GETTING ON BOARD

It might not take much convincing, because investors are catching on to the fact that agriculture is one of the most fertile labs for innovation. In fact, Goldberg said, the RAPID team has been talking to potential backers in Israel (the birthplace of drip irrigation, incidentally).

Not all growers embrace high tech, said UC Merced Professor Viers, an agro-ecology expert who helped cultivate the RAPID co-robotics project from a small seed grant about four years ago.

“Some folks say, ‘There is no way in my lifetime this is ever going to be a thing, so I don’t care,’” Viers said. “On the other end of the spectrum, I know a local grower who lost a top technologist who left to start his own robotics company. That is a data point of confirmation that, in fact, this is the direction things are going.”

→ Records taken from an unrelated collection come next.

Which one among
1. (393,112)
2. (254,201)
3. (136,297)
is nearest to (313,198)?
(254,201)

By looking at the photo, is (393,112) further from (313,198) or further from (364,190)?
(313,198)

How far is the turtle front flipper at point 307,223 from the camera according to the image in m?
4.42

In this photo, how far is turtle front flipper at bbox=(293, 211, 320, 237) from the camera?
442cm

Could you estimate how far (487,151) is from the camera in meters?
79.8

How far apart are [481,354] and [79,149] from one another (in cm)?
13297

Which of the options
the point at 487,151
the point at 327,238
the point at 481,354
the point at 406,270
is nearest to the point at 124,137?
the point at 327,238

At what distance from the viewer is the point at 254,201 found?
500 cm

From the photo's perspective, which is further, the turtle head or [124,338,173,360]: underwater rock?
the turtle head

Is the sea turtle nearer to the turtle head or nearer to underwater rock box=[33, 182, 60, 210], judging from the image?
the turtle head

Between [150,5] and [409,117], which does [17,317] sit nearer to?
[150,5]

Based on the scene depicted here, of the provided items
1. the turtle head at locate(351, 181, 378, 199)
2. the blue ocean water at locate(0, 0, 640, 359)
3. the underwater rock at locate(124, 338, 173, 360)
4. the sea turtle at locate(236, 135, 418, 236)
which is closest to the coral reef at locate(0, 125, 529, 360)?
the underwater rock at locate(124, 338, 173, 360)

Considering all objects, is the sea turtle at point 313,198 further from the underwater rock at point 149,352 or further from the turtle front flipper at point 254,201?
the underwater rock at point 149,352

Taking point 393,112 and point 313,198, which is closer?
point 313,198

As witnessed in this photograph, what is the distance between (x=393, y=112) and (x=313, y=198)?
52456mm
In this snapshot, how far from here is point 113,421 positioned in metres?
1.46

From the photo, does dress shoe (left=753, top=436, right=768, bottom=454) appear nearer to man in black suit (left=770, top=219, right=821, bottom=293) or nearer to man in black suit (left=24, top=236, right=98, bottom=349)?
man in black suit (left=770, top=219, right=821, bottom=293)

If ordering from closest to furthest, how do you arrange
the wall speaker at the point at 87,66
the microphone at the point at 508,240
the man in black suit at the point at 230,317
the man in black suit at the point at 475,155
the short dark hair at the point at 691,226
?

Viers was referring to Bowles Farming Company in Los Banos, run by Cannon Michael, a friend of the RAPID team. Michael said he is excited to see what his former technologist and the RAPID team come up with. At the same time, he is cautious about adopting every shiny new invention on the market.

“Our thing with technology is there has got to be a clear application and you have to use the most cost-effective tool for the job,” said Michael, whose farm is already pretty tech-forward and, for example, is looking at prototyping an intelligent crop weeding system.